What are Rare-Earth Metals?

  • Rare earth metals are a group of 17 elements with unique properties, including high magnetic strength, heat resistance, and electrical conductivity.
  • The group includes lanthanum, cerium, praseodymium, neodymium, promethium, europium, gadolinium, terbium, dysprosium, holmium, erbium, thulium, ytterbium, lutetium, scandium, and yttrium.
  • Despite the name, they are not particularly rare, but they are difficult to extract in large quantities and are often found mixed with other minerals.

Why Demand For Rare Earth Metals is Increasing?

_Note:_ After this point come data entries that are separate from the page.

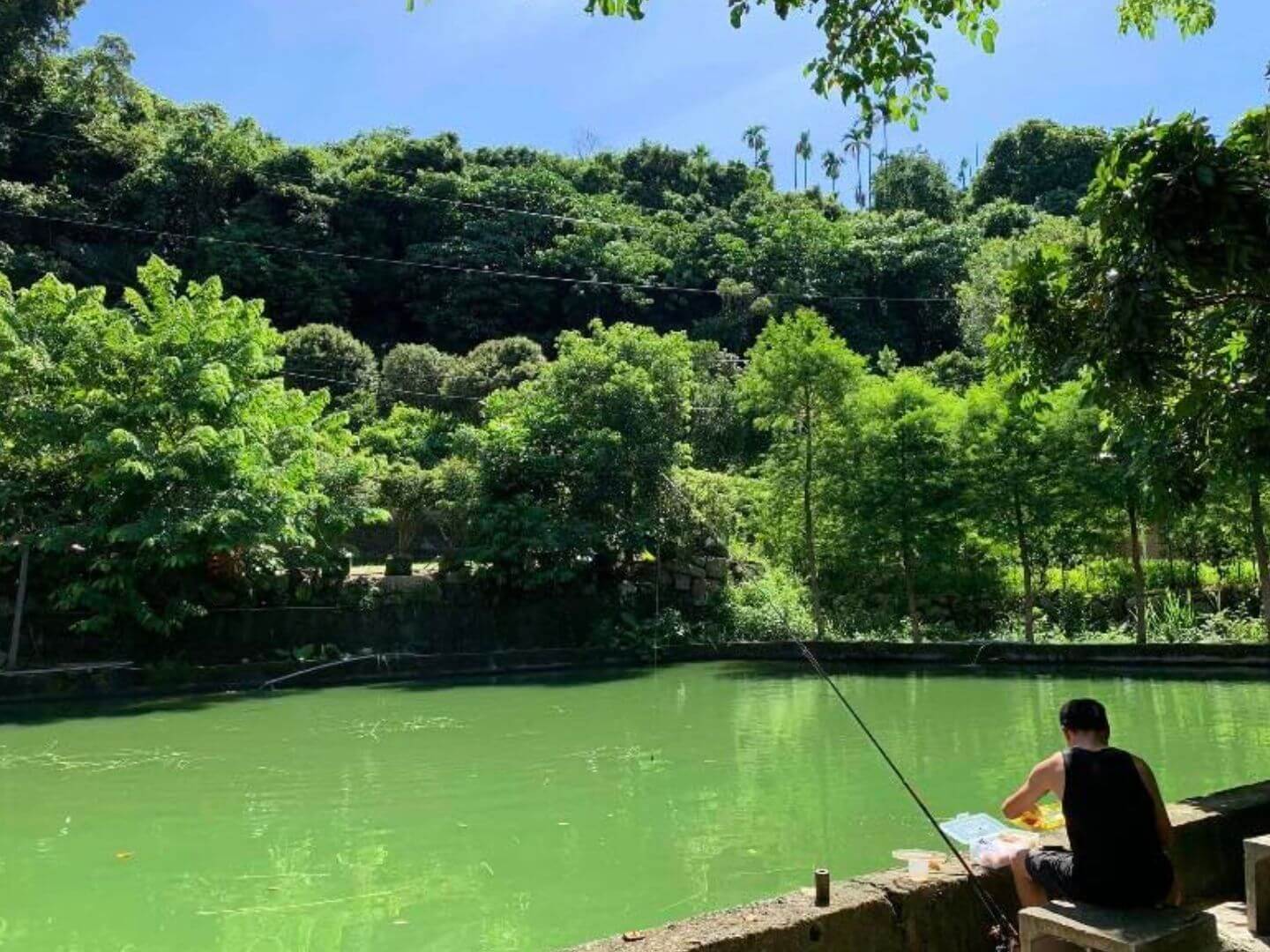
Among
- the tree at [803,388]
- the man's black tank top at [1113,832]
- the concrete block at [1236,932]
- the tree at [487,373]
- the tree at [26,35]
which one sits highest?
the tree at [26,35]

  • Renewable Energy Technologies :
    • The growth of renewable energy technologies such as wind turbines, solar panels, and electric vehicles is driving the demand for rare earth minerals and metals.
    • These minerals are used in the production of key components such as magnets, batteries, and generators.
    • For example, neodymium, praseodymium, and dysprosium are used in the production of wind turbines, and lithium, cobalt, and nickel are used in batteries for electric vehicles.
  • Consumer Electronics :
    • Rare earth minerals and metals are also used in the production of consumer electronics such as smartphones, laptops, and TVs.
    • These minerals are used to make screens, speakers, and other components.
    • For example, europium is used in the production of red phosphors for screens, and terbium is used in the production of green phosphors.
  • Defense Technologies :
    • Rare earth minerals and metals are used in the production of defense technologies such as missiles, aircraft engines, and radar systems.
    • These minerals are used to make alloys, magnets, and other components.
    • For example, yttrium is used in the production of jet engine components, and europium and gadolinium are used in radar systems.
  • Medical Technologies :
    • Rare earth minerals and metals are used in the production of medical technologies such as MRI machines and X-ray machines.
    • These minerals are used to make magnets and other components.
    • For example, gadolinium is used in the production of MRI contrast agents.
  • Agriculture :
    • Rare earth minerals and metals are used in agriculture as fertilizers and soil conditioners.
    • These minerals are used to provide nutrients and improve soil quality.
    • For example, lanthanum and cerium are used as fertilizers for crops.

Way Forward:

  • To mitigate the negative impacts of deep-sea mining, several measures need to be taken.
  • One of the key measures is to conduct comprehensive environmental impact assessments (EIAs) before any mining activities are undertaken.
  • These assessments should take into account the potential impacts of mining on the marine environment and identify measures to mitigate these impacts.
  • The mining industry should also be required to follow strict regulations and standards that limit the amount of pollution and damage that can be caused by mining activities.
  • Another measure that can be taken is the implementation of a marine protected area (MPA) around deep-sea mining sites.
  • MPAs can help to protect vulnerable marine habitats and reduce the impact of mining activities on marine biodiversity.
  • The establishment of MPAs can also provide a framework for monitoring and enforcing regulations on mining activities.

Conclusion:

  • Deep-sea mining poses significant environmental concerns, and the potential negative impacts need to be carefully considered and mitigated.
  • While deep-sea mining may be necessary for the development of renewable energy, it is essential to ensure that mining activities are conducted in a sustainable and responsible manner.
  • The implementation of comprehensive environmental impact assessments and the establishment of marine protected areas can help to minimize the negative impacts of deep-sea mining on the marine ecosystem.

Source: The Indian Express

Mains Question:

Q. Discuss the pros and cons of deep-sea mining for polymetallic nodules for the renewable energy transition. (150 Words).